Des chercheurs de Columbia Engineering et Harvard University publié une étude dans Nature qui s’intéresse aux propriétés thermodynamiques des ailes des papillons et à l’importance du refroidissement radiatif pour que ces délicates structures puissent voler. Nanfang Yu, professeur associé de physique appliquée à Columbia, décrit la façon dont l’imagerie a joué un rôle important pour l’étude.

« C’est la façon la moins invasive de mesurer la température, » explique Yu. Au cours de l’étude, l’équipe a identifié les structures vivantes complexes des ailes des papillons qui contribuent habilement à la thermorégulation. Avec une caméra thermique comme la FLIR T865, « vous commencez par voir le squelette du papillon, » ajoute Yu. « C’est presque comme une radiographie : vous voyez la structure, les veines des ailes, la membrane... toute la section transversale de la matière des ailes. » Avec une caméra thermique, les couleurs vives et les motifs d’une aile de papillon disparaissent, et sont remplacés par la structure sous-jacente de l’aile.

Les structures vivantes des ailes (veines des ailes, coussinets odorants/taches) ont une émissivité élevée pour faciliter la dissipation thermique via la radiation thermique. Crédit photos : Nanfang Yu et Cheng-Chia Tsai.

Des études précédentes des ailes de papillon se sont limitées à l’utilisation de matériel tel que des thermocouples pour mesurer la température. Même les plus petites sondes sont grosses par rapport à l’épaisseur d’une aile de papillon, et l’action même de mesure de la température peut avoir un impact sur la température locale. Les mesures effectuées uniquement point par point peuvent encore rajouter des inexactitudes supplémentaires. Avec une caméra thermique, « vous pouvez mesurer et cartographier l’ensemble de la répartition de la température », explique Yu. Son équipe a pu visualiser et mesurer la différence de température entre les veines des ailes, la membrane et d’autres structures telles que les coussinets odorants. Elle a découvert que les zones des ailes de papillon qui contiennent des cellules vivantes (veines des ailes) ont une émissivité thermique plus élevée que les régions « sans vie » de l’aile (la membrane).

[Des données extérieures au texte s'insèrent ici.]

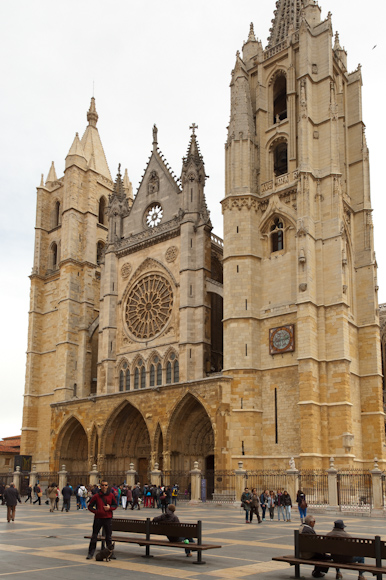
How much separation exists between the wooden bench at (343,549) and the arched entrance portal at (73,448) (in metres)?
28.2

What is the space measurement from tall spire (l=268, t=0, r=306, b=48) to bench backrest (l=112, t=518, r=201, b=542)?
32494 millimetres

« Cette technique d’imagerie nous permet d’examiner les adaptations physiques qui dissocient l’apparence visible de l’aile de ses propriétés thermiques, » a déclaré Yu dans un article de Columbia Engineering. « Nous avons découvert que différentes nanostructures des écailles et des épaisseurs de cuticules non uniformes engendrent une répartition hétérogène du refroidissement radiatif (dissipation thermique par radiation thermique) qui réduit de manière sélective la température des structures vivantes telles que les veines des ailes et les coussinets odorants. »

Mesurer la température des ailes de papillons avec l’imagerie thermique n’est pas si simple. « Le défi dans le cas de l’aile de papillon, c’est que la caméra thermique vous donne un relevé de température, mais que vous ne pouvez pas vous y fier, » explique Yu. « L’aile de papillon est semi-transparente à la lumière infrarouge, ainsi lorsque vous regardez une aile de papillon avec une caméra thermique, vous ne recevez pas uniquement la radiation thermique de l’aile elle-même, vous recevez également la radiation thermique générée par l’arrière-plan derrière le papillon. » Un phénomène similaire peut être observé avec une fine feuille de plastique, comme un sac en plastique pour les courses, qui, tout comme une aile de papillon, est opaque à la lumière visible, mais transparente à la lumière infrarouge.

Les matériaux très fins tels qu’un sac en plastique ou une aile de papillon peuvent être transparents à la lumière infrarouge. Pour obtenir un relevé réel de la température d’une aile de papillon, l’équipe de Yu a dû quantifier l’émissivité et la réflectivité de l’aile et soustraire de leurs mesures ces sources de température d’arrière-plan.

En plus de cartographier la répartition thermique des ailes de papillon, les chercheurs ont également effectué des études comportementales avec observation à la caméra thermique. À l’aide d’une petite lumière comme source de chaleur, ils ont démontré que les papillons utilisent leurs ailes pour sentir le sens et l’intensité de la lumière du soleil. À la température de « déclenchement » d’environ 40 °C, toutes les espèces qu’ils ont étudiées se tournaient en quelques secondes pour éviter la lumière et empêcher leurs ailes de surchauffer.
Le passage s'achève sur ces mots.